What you are asked to do:
Please find each line of the data below that contains the word "lips", and copy those lines out in full.
— BEGIN —
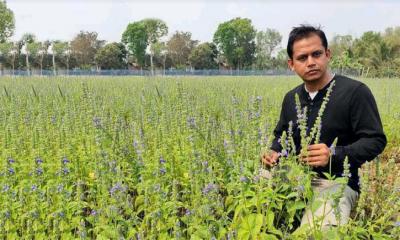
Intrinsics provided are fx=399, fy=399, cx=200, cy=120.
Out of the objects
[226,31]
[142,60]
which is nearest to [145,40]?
[142,60]

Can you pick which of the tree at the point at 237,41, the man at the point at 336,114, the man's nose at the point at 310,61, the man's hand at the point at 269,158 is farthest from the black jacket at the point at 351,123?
the tree at the point at 237,41

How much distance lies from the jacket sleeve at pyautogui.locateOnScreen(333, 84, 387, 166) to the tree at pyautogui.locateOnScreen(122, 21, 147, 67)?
57168mm

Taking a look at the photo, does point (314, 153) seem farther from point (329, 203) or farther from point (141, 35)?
point (141, 35)

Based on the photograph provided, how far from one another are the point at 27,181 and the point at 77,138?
3.52ft

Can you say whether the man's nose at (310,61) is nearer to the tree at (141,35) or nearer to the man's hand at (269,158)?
the man's hand at (269,158)

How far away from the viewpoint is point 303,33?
2680 millimetres

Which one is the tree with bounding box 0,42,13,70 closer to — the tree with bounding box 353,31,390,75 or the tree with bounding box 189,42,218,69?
the tree with bounding box 189,42,218,69

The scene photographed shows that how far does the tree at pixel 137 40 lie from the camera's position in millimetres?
59594

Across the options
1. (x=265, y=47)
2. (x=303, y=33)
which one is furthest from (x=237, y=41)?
(x=303, y=33)

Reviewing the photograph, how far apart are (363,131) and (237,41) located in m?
73.0

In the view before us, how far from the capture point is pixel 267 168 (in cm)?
282

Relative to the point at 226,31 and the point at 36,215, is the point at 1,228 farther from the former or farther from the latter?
the point at 226,31

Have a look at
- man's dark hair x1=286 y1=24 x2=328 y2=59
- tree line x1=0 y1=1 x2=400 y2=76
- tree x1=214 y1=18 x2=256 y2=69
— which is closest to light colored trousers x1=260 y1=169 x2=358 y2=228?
man's dark hair x1=286 y1=24 x2=328 y2=59

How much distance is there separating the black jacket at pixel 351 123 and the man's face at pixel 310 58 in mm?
160
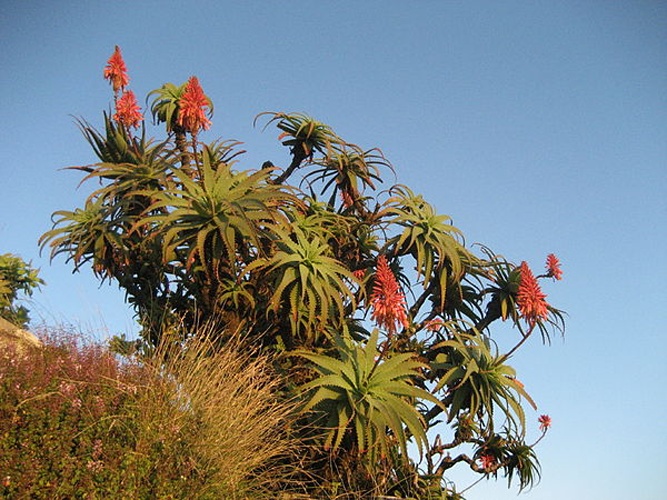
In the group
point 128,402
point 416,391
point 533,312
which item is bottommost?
point 128,402

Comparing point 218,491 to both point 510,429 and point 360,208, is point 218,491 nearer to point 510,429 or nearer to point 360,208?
point 510,429

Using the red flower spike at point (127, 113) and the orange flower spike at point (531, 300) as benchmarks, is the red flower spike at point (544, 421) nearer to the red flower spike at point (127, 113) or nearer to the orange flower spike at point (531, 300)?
the orange flower spike at point (531, 300)

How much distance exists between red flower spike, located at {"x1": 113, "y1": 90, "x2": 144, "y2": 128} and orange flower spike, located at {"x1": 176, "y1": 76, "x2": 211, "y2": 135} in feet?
1.98

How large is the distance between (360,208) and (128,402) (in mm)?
4015

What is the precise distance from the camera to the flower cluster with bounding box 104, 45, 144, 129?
283 inches

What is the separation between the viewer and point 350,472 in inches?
236

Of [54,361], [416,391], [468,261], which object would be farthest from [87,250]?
[468,261]

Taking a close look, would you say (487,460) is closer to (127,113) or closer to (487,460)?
(487,460)

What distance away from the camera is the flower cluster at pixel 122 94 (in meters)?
7.18

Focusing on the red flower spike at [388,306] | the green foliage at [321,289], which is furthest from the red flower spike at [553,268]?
the red flower spike at [388,306]

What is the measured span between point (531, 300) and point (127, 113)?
4.31 metres

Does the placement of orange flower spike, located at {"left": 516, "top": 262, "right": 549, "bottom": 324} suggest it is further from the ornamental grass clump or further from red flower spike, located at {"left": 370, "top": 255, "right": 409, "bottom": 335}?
the ornamental grass clump

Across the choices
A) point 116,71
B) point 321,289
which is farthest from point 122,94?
point 321,289

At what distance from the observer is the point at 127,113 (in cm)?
718
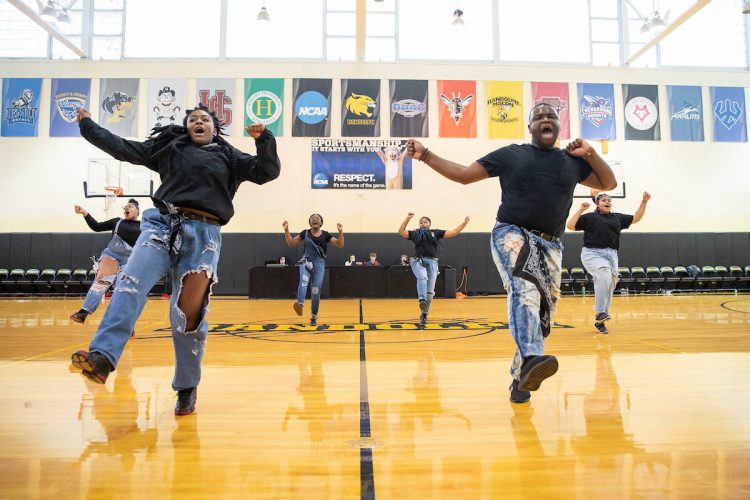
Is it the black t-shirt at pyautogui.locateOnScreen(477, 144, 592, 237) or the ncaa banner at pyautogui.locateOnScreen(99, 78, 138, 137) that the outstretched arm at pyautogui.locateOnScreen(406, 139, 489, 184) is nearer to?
the black t-shirt at pyautogui.locateOnScreen(477, 144, 592, 237)

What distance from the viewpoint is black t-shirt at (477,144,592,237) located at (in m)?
3.23

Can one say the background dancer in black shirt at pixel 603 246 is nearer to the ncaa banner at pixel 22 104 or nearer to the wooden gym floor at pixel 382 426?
the wooden gym floor at pixel 382 426

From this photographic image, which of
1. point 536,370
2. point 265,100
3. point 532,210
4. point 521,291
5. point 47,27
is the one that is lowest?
point 536,370

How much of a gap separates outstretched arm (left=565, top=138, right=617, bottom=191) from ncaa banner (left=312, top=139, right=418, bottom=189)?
1458 cm

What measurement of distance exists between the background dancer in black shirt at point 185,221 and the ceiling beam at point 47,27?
51.3ft

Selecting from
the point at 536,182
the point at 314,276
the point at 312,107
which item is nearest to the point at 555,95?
the point at 312,107

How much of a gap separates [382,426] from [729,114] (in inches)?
868

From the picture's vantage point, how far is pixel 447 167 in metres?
3.29

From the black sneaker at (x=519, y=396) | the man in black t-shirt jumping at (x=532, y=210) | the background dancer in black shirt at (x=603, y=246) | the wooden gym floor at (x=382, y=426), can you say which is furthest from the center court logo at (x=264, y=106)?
the black sneaker at (x=519, y=396)

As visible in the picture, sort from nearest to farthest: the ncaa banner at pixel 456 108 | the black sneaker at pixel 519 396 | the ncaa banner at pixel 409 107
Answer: the black sneaker at pixel 519 396, the ncaa banner at pixel 409 107, the ncaa banner at pixel 456 108

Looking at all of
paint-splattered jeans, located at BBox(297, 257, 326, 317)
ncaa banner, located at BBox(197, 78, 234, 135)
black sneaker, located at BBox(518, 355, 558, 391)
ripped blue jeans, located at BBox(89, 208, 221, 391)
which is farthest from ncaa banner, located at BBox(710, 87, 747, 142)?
ripped blue jeans, located at BBox(89, 208, 221, 391)

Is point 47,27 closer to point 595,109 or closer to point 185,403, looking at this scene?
point 185,403

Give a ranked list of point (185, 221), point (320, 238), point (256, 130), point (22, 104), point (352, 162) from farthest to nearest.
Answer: point (352, 162), point (22, 104), point (320, 238), point (256, 130), point (185, 221)

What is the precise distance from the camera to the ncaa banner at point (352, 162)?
1780cm
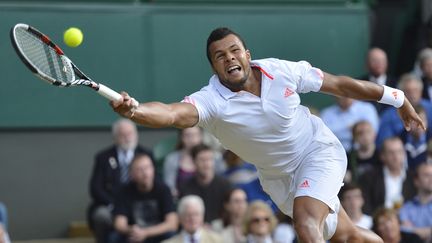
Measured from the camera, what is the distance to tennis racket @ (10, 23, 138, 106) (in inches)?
293

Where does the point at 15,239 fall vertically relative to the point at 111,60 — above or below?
below

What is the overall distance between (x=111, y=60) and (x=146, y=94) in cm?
60

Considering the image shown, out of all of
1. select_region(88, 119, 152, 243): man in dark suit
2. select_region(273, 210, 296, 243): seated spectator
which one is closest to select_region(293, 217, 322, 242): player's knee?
select_region(273, 210, 296, 243): seated spectator

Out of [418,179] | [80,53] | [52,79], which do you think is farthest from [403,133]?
[52,79]

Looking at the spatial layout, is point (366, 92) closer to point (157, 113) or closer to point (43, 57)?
point (157, 113)

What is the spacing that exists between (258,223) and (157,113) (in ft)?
13.6

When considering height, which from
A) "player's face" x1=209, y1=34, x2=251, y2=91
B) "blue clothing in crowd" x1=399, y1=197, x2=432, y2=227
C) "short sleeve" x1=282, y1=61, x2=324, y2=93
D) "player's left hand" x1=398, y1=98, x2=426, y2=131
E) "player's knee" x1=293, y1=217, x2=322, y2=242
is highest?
"player's face" x1=209, y1=34, x2=251, y2=91

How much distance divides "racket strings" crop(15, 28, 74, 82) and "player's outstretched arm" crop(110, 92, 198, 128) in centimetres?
44

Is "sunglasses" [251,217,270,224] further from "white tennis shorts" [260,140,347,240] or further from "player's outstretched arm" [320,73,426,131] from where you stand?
"player's outstretched arm" [320,73,426,131]

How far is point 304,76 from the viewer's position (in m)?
8.90

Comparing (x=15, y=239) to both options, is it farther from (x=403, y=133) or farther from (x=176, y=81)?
(x=403, y=133)

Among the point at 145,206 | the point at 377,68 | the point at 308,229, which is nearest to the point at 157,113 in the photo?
the point at 308,229

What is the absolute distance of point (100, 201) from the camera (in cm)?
1266

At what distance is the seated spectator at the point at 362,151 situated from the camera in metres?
13.0
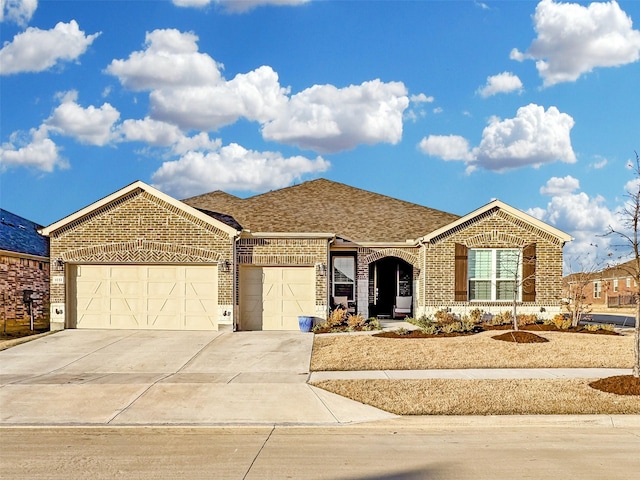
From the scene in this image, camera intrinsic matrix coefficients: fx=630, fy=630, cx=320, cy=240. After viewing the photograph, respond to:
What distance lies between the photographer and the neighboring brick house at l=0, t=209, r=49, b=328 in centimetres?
2134

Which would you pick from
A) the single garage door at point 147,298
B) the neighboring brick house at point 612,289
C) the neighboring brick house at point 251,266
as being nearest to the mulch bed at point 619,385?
the neighboring brick house at point 251,266

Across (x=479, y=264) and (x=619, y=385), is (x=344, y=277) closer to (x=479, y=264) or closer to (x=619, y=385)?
(x=479, y=264)

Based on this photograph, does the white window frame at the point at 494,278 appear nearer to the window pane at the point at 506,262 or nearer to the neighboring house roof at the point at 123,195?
the window pane at the point at 506,262

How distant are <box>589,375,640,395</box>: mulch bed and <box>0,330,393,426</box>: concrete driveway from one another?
4586 millimetres

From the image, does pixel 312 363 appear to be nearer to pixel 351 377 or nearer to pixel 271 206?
pixel 351 377

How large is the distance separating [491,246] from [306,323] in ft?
24.4

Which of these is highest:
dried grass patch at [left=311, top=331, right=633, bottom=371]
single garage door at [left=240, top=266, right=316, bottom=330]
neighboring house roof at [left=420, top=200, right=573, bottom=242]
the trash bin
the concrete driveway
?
neighboring house roof at [left=420, top=200, right=573, bottom=242]

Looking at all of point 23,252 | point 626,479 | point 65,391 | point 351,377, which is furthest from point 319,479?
point 23,252

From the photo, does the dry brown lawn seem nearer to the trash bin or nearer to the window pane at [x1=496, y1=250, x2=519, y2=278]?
the trash bin

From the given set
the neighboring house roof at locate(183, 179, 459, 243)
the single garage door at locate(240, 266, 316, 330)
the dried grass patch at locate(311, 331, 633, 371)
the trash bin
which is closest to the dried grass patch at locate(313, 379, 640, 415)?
the dried grass patch at locate(311, 331, 633, 371)

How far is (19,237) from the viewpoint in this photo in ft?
78.0

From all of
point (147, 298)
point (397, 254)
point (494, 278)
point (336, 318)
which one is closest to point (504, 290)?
point (494, 278)

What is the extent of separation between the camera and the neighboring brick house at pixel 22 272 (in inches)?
840

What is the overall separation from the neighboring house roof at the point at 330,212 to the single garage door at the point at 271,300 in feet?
8.28
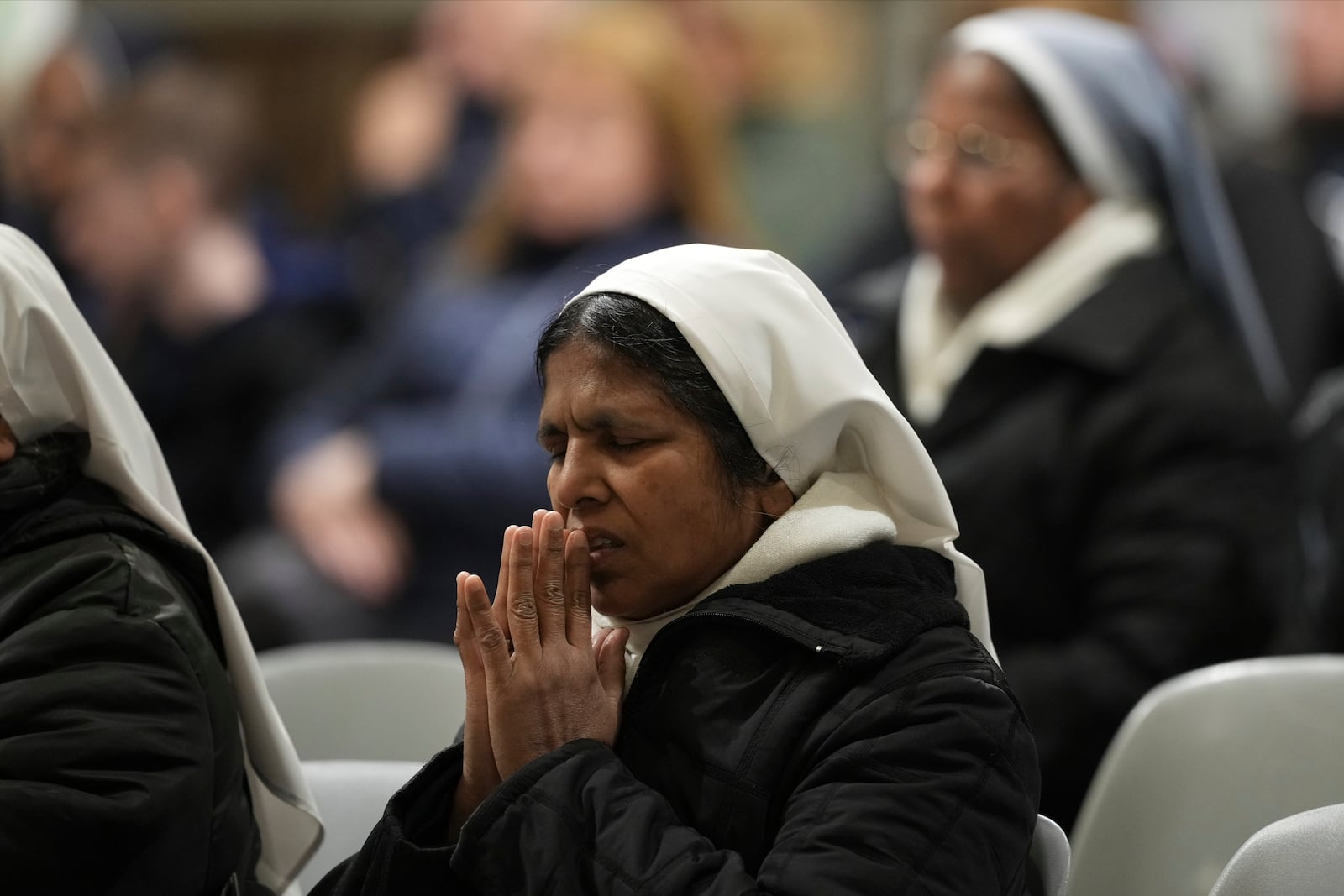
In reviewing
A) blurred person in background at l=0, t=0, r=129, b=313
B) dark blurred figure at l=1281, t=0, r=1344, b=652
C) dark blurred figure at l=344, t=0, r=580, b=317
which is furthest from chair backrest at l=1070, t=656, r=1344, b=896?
blurred person in background at l=0, t=0, r=129, b=313

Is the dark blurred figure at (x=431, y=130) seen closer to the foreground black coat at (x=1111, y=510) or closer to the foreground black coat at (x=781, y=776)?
the foreground black coat at (x=1111, y=510)

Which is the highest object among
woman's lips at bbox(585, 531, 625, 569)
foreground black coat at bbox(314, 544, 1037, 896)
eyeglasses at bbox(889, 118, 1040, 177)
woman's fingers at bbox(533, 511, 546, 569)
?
eyeglasses at bbox(889, 118, 1040, 177)

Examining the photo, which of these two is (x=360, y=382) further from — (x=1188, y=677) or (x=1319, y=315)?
(x=1188, y=677)

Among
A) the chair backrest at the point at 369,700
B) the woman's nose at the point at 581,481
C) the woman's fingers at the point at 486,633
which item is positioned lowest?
the chair backrest at the point at 369,700

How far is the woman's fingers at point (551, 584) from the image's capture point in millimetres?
1967

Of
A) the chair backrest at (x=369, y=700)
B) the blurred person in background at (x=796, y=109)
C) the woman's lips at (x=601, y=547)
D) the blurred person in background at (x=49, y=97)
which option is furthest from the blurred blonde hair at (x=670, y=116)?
the woman's lips at (x=601, y=547)

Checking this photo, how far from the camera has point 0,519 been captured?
2.16 m

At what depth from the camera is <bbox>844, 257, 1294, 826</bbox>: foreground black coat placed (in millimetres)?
3422

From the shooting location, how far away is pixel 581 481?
203 centimetres

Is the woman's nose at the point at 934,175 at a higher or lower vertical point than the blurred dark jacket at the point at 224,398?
higher

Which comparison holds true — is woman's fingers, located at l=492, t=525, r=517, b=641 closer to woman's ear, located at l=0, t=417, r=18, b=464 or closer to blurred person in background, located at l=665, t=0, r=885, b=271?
woman's ear, located at l=0, t=417, r=18, b=464

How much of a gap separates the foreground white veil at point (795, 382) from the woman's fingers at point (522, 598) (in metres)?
0.30

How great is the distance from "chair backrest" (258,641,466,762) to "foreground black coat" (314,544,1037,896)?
1089mm

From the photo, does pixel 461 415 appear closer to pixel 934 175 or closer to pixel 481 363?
pixel 481 363
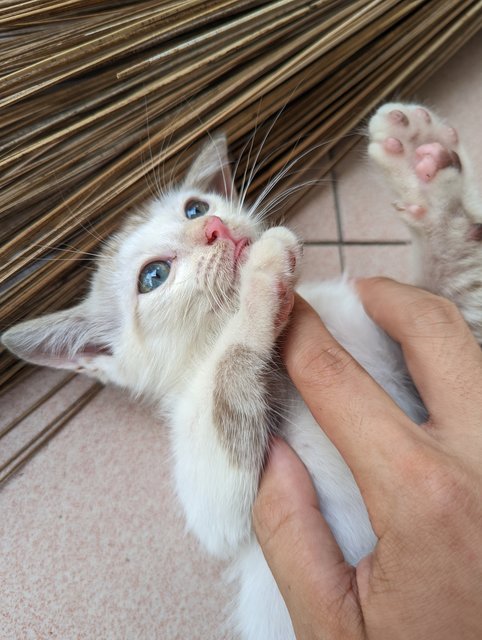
— END —
Answer to this problem:
woman's lips at bbox(585, 531, 625, 569)
C) the woman's lips at (x=601, y=547)
the woman's lips at (x=601, y=547)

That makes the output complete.